Watson’s first step was to treat the house like any other character in the movie and figure out its backstory. “We developed a story for the character of Reuben’s mother, who used to own the house,” she said. “We decided that she was an artist in the 1960s and Reuben couldn’t get rid of her art because it means something to him. That would explain all the weird, funky, and 1960s-inspired psychedelic rooms.

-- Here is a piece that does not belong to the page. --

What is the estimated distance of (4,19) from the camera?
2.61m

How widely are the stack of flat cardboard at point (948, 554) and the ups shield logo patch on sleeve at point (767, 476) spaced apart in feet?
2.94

The house is an art piece in itself, leaving it up to us to decide if it’s good or not.”
Watson, Jardin, and the producers stayed in the house when they arrived in Portland for prep, and at night they would watch movies that seeped into the DNA of “It’s What’s Inside.” “We watched Scorsese’s ‘After Hours,’ and Argento’s ‘Suspiria,’” Watson said, noting that the feeling of anxiety generated by those films was similar to the emotional effect Jardin was going for and tied in with the philosophy of seeing the house as a character.
“Thinking of the house as a character, it’s very inviting at the beginning,” Watson said. “Then it starts going south. It’s like having a relationship with someone where you’re initially showing the best parts of yourself, then later the trauma starts to come out.” Visually, this manifested itself in a progression from light to darkness. “In each scene, we made the movie darker and moodier. The brightest colors are in the first walk into the foyer; by the time you get into the basement, what you see doesn’t even make sense.”
Like Jardin, Watson wanted to make sure that the movie wouldn’t become stagnant due to its limited locations; that meant taking a “more is more” approach when it came to playing up the outrageousness of the house, which has a vagina-like sculpture out front and just gets weirder the further the cast (and audience) explore inside. “We would ask, how can we push it even further,” Watson said. “We did that with the shapes of furniture, with the wallpaper we made, and whenever we thought it was crazy, we would take another step and do even more.”
Thinking in these terms took some getting used to for Watson, who believes that, in general, a production designer’s work should be invisible. “The best work for me is work that is not noticed,” she said. “The art department tends to be a more quiet department, and I like that. It’s why I didn’t become an actor. This was a bit challenging for me because I had to rewire my brain to be like, okay, we have to be seen. How crazy can we get?”
“It’s What’s Inside” begins streaming on Netflix October 4.